[Opening SUPPLIED DATA section]
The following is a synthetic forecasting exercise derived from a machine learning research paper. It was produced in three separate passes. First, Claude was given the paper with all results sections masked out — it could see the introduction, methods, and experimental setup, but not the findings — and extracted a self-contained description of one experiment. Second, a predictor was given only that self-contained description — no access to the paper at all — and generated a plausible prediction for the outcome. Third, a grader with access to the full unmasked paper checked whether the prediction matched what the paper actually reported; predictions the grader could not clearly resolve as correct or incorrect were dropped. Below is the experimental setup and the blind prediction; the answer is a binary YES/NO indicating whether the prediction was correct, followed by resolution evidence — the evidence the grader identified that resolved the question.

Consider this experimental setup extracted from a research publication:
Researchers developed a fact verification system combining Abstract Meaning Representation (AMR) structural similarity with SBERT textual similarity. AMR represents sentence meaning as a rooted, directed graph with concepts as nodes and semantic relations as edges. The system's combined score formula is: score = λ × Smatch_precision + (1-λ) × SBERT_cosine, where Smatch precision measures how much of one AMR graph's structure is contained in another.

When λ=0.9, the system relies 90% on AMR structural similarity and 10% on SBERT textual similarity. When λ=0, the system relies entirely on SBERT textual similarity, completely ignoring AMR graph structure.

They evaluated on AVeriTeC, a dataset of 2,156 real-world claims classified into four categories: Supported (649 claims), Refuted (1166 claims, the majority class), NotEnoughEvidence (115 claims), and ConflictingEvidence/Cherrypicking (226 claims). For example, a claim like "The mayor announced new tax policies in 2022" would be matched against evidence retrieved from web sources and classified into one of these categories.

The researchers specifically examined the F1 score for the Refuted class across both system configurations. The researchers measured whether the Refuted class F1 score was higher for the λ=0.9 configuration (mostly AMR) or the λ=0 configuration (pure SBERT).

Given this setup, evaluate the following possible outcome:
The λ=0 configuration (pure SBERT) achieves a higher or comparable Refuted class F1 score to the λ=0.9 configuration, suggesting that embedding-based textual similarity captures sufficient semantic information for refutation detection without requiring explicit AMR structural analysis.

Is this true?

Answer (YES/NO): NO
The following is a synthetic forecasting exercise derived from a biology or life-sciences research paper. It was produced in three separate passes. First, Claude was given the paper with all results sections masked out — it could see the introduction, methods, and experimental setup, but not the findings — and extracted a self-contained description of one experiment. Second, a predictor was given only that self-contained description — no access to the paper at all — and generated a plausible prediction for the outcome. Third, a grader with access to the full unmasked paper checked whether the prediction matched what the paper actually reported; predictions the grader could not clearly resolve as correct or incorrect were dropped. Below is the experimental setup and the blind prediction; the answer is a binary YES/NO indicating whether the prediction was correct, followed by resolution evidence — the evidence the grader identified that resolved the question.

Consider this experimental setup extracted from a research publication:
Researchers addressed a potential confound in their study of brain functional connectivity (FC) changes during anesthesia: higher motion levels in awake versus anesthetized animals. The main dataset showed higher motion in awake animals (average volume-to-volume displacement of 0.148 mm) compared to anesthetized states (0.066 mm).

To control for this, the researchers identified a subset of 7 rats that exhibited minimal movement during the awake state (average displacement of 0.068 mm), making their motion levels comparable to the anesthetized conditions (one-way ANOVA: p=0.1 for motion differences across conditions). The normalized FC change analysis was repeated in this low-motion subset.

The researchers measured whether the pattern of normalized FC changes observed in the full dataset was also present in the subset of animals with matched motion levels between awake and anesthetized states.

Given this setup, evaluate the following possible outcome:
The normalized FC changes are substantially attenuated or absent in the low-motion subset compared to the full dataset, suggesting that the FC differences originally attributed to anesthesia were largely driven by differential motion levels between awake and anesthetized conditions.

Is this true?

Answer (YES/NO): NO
[Closing SUPPLIED DATA section]
▶ WHAT THE TASK REQUIRES:
The full material above needs to be returned unaltered.

▶ COMPLETED EXERCISE:
The following is a synthetic forecasting exercise derived from a machine learning research paper. It was produced in three separate passes. First, Claude was given the paper with all results sections masked out — it could see the introduction, methods, and experimental setup, but not the findings — and extracted a self-contained description of one experiment. Second, a predictor was given only that self-contained description — no access to the paper at all — and generated a plausible prediction for the outcome. Third, a grader with access to the full unmasked paper checked whether the prediction matched what the paper actually reported; predictions the grader could not clearly resolve as correct or incorrect were dropped. Below is the experimental setup and the blind prediction; the answer is a binary YES/NO indicating whether the prediction was correct, followed by resolution evidence — the evidence the grader identified that resolved the question.

Consider this experimental setup extracted from a research publication:
Researchers developed a fact verification system combining Abstract Meaning Representation (AMR) structural similarity with SBERT textual similarity. AMR represents sentence meaning as a rooted, directed graph with concepts as nodes and semantic relations as edges. The system's combined score formula is: score = λ × Smatch_precision + (1-λ) × SBERT_cosine, where Smatch precision measures how much of one AMR graph's structure is contained in another.

When λ=0.9, the system relies 90% on AMR structural similarity and 10% on SBERT textual similarity. When λ=0, the system relies entirely on SBERT textual similarity, completely ignoring AMR graph structure.

They evaluated on AVeriTeC, a dataset of 2,156 real-world claims classified into four categories: Supported (649 claims), Refuted (1166 claims, the majority class), NotEnoughEvidence (115 claims), and ConflictingEvidence/Cherrypicking (226 claims). For example, a claim like "The mayor announced new tax policies in 2022" would be matched against evidence retrieved from web sources and classified into one of these categories.

The researchers specifically examined the F1 score for the Refuted class across both system configurations. The researchers measured whether the Refuted class F1 score was higher for the λ=0.9 configuration (mostly AMR) or the λ=0 configuration (pure SBERT).

Given this setup, evaluate the following possible outcome:
The λ=0 configuration (pure SBERT) achieves a higher or comparable Refuted class F1 score to the λ=0.9 configuration, suggesting that embedding-based textual similarity captures sufficient semantic information for refutation detection without requiring explicit AMR structural analysis.

Is this true?

Answer (YES/NO): NO
The following is a synthetic forecasting exercise derived from a biology or life-sciences research paper. It was produced in three separate passes. First, Claude was given the paper with all results sections masked out — it could see the introduction, methods, and experimental setup, but not the findings — and extracted a self-contained description of one experiment. Second, a predictor was given only that self-contained description — no access to the paper at all — and generated a plausible prediction for the outcome. Third, a grader with access to the full unmasked paper checked whether the prediction matched what the paper actually reported; predictions the grader could not clearly resolve as correct or incorrect were dropped. Below is the experimental setup and the blind prediction; the answer is a binary YES/NO indicating whether the prediction was correct, followed by resolution evidence — the evidence the grader identified that resolved the question.

Consider this experimental setup extracted from a research publication:
Researchers addressed a potential confound in their study of brain functional connectivity (FC) changes during anesthesia: higher motion levels in awake versus anesthetized animals. The main dataset showed higher motion in awake animals (average volume-to-volume displacement of 0.148 mm) compared to anesthetized states (0.066 mm).

To control for this, the researchers identified a subset of 7 rats that exhibited minimal movement during the awake state (average displacement of 0.068 mm), making their motion levels comparable to the anesthetized conditions (one-way ANOVA: p=0.1 for motion differences across conditions). The normalized FC change analysis was repeated in this low-motion subset.

The researchers measured whether the pattern of normalized FC changes observed in the full dataset was also present in the subset of animals with matched motion levels between awake and anesthetized states.

Given this setup, evaluate the following possible outcome:
The normalized FC changes are substantially attenuated or absent in the low-motion subset compared to the full dataset, suggesting that the FC differences originally attributed to anesthesia were largely driven by differential motion levels between awake and anesthetized conditions.

Is this true?

Answer (YES/NO): NO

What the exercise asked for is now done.